PTC reliance is 'like a drug addiction'

UNITED STATES: At the same time as the US wind industry has been immersed in an all-out lobbying push to win an extension of the $0.022/kWh federal production tax credit (PTC), there is growing sentiment that the time has come to look for a new and better way to support the sector's growth.

"I see the current PTC as a drug addiction for the industry," Theo de Wolff, principal at Iowa-based developer RPM Access,said at a wind-power finance and investment conference in San Diego last month: "We love it and we hate it and I say we really need to work on something new. It is ugly to have to go back to the government to hold out our hands for more."

The industry had been targeting payroll-tax legislation, which had to be passed by Congress by 29 February, as its best hope for winning an extension before the November presidential election. Wind energy lobbyists and company executives logged countless hours hammering home wind's benefits to lawmakers, culminating in a two-day blitz on Capitol Hill in early February. By then, the industry had shifted from seeking a four-year extension to being ready to settle for a more politically palatable single year.

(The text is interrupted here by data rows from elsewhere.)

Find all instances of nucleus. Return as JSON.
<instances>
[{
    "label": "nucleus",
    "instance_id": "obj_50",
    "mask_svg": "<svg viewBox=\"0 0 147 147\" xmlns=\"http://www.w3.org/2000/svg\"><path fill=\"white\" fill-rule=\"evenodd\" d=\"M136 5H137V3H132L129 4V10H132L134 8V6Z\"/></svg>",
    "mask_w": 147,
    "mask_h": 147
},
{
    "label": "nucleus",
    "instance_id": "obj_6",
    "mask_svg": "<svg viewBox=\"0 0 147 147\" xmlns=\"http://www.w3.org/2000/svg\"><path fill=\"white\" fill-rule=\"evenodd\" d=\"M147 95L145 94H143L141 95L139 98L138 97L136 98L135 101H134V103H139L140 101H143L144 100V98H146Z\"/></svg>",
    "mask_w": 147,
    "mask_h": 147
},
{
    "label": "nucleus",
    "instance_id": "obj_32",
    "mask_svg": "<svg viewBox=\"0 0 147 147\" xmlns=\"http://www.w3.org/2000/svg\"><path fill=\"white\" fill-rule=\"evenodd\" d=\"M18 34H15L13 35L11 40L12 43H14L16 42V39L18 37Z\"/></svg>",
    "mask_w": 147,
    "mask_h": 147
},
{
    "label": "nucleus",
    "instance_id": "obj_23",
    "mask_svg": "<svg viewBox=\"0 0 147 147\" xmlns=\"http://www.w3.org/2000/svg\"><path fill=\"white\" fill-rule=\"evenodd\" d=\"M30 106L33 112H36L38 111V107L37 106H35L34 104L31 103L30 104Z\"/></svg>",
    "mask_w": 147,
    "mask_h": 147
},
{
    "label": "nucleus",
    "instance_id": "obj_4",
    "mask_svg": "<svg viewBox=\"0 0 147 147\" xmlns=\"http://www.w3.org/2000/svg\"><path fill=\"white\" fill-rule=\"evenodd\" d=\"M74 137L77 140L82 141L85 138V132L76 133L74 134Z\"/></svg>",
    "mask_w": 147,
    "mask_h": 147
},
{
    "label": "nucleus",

The ongoing uncertainty and disruption that comes from this kind of short-term policy support is a problem, said Ty Daul, North American CEO for Element Power."If all we are doing is going for one- or two-year extensions, is it really the best thing for the industry?" he asked.

Daul's concern is that this short-term cycle has become the easiest option and one that keeps the industry from pursuing other ideas such as a long–term PTC extension that could be phased out completely over time, and which would give the sector a more stable and realistic planning horizon.

"I've been in renewables for over ten years now and, from the first day, I heard the PTCs were tough, they were ugly, and that it would be better if we had a five, seven or ten-year ramp down," Daul said. "Ten years later we still say it, but we are not actually moving in that direction."

Lack of courage

Tristan Grimbert, CEO of Enxco, agreed that the US industry "has not had the courage
to propose a long-term plan and stand behind it". Grimbert said it was a case of being torn between "holding out our arm and waiting for the next shot" or going into PTC withdrawal.

"We now have players that can wait a year or two and fight for something in a united way, fight for something that is really worth it ... a long-term plan," Grimbert said. "It could be the PTC ramping down, it could be a renewable-energy mandate, it could be whatever."

On the other hand, he added, the short-term continuation of the current subsidy would at least help keep supply-chain investments in the US alive.

Gabriel Alonso, CEO of EDP Renewables, agreed. "There are many turbine suppliers that have manufacturing plants here and have little ability to deliver equipment from these plants to other markets," he said. "Canada is not that big and there are local content requirements. Mexico is not that relevant, Brazil has its own local content provisions, Europe has its own manufacturing facilities, and you are not going to compete with China from here."

Alonso said he had spent around half of his time over the past four months in Washington lobbying for the PTC extension. "The industry is not about the developers," he said. "It is all about the turbine suppliers, and they cannot live with no installed capacity here in 2013. That is why, in the end, if we can get one year, we will take it."